Abstract
Das Thema "Nietzsche und die Romantik" stellt eine unerschöpfliche Forschungsquelle und
dabei ein mehrdimensionales, hermeneutisches Problem in der Literatur- und Philosophiegeschichte
dar. Als erster nahm Karl Joël in seiner 1905 erschienenen Monographie "Nietzsche und die Romantik" die Frage der geistigen Verwandtschaft Nietzsches mit romantischen Autoren und der
Verwurzelung seiner Philosophie in dem romantischen Komplex unter die Lupe. Aufschlussreiche
Forschungsergebnisse lieferten darüber hinaus die Arbeiten von Ernst Behler, Linda Duncan,
Ingrid Hennemann Barale, Steffen Dietzsch, Norbert Langer und Dirk von Petersdorff. Insgesamt
gehen die Meinungen der Forscher über Nietzsches Verhältnis zur Romantik auseinander. Die
einen lehnen entschieden die These, Nietzsche sei der Fortsetzer der romantischen Linie, ab. Die
anderen dagegen betonen die weltanschaulichen Ähnlichkeiten in der Denkweise des deutschen
Philosophen und der Jenaer Romantiker und halten Nietzsche für den wichtigsten Entdecker der
romantischen Motive. Es unterliegt keinem Zweifel, dass Nietzsches Beziehung zur Romantik
durch Ambivalenz gekennzeichnet ist. Man muss aber in seinem Falle zwischen den verschiedenen
Gestalten und Phasen der Romantik unterscheiden. Mit Sicherheit tritt er gegen die Romantik als
die schmerzen- und leidensmildernde Erscheinung auf, die mit "Hunger" und nicht "Überfluss" zu
assoziieren ist. Die romantische Kunst als "stimulans des Lebens" wird dann der dionysischen
gegenübergestellt, die das Leben bejaht und das Tragische am Leben erscheinen lässt. Die negative
Einschätzung der Romantik verbindet sich hier vor allem mit der Kritik an Wagner und Schopenhauer,
also den absoluten Meistern aus der Frühphase im Schaffen Nietzsches. Einen anderen
Bezugspunkt bietet aber die unterschwellige, geistige Verwandtschaft Nietzsches mit den
Schöpfern der Frühromantik, worauf bereits Ernst Behler hingewiesen hat. Die Periodisierung und
Differenzierung der Romantik lag zu Lebzeiten Nietzsches nicht vor. Es bleibt auch eine offene
Frage, inwieweit der Autor des "Zarathustra" mit den Werken der Jenaer Romantiker vertraut war.

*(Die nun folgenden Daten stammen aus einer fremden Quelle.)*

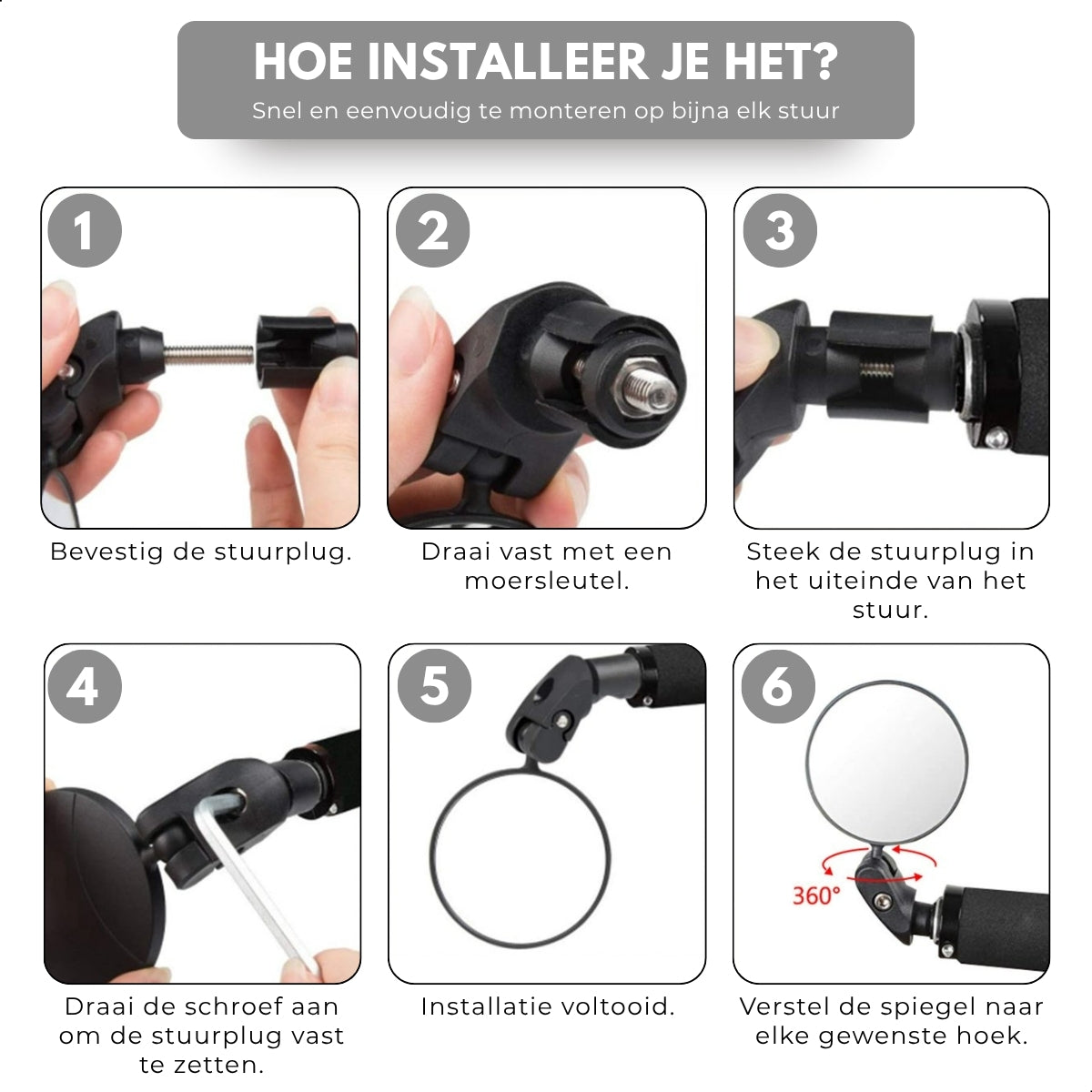 HOE INSTALLEER JE HET?
Snel en eenvoudig te monteren op bijna elk stuur

1
Bevestig de stuurplug.

2
Draai vast met een moersleutel.

3
Steek de stuurplug in het uiteinde van het stuur.

4
Draai de schroef aan om de stuurplug vast te zetten.

5
Installatie voltooid.

6
360°
Verstel de spiegel naar elke gewenste hoek.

Seine Novalis-Lektüre ist zwar dokumentiert, die ästhetischen Vorlesungen von August Wilhelm
Schlegel sollen ihm bekannt gewesen sein, aber die eventuelle Friedrich-Schlegel-Lektüre kann
durchaus in Frage gestellt werden. Empirische Befunde können somit nicht als ein Ausgangspunkt
für die Bearbeitung der Parallelen im Werk Nietzsches und der Jenaer Romantiker dienen. Den
Schwerpunkt soll man auf die geistig verwandte ästhetische Weltwahrnehmung und die aktive
Form des Denkens legen, das von der widersprüchlichen Struktur des Seins ausgeht. Die
Hauptidee gründet sich auf die zerstörerisch-schöpferische, und dadurch ironische, Konzeption des
Lebens, die an das Postulat der Poetisierung und Revolutionisierung der Welt, das in-Frage-stellen
der Wahrheit und die dynamische, perspektivistische Weltauffassung gebunden ist. Zu den
wichtigsten Begriffen der frühromantischen Ästhetik gehören: Poesie, Ironie, Witz, Humor,
Fantasie; Nietzsche führt die Kategorie der Kunst, des Dionysischen, des Tragischen und des
Übermenschen ein. In beiden Fällen handelt es sich um die Überzeugung, dass die Welt sich
ständig in Bewegung, im Prozess des Schaffens befindet.
Friedrich Nietzsche gehört zu der sogenannten ironischen Literatur, die Frühromantiker angefangen
haben und die im 20. Jahrhundert von solchen Schriftstellern wie Thomas Mann, Walter
Benjamin oder Ernst Jünger fortgesetzt wird.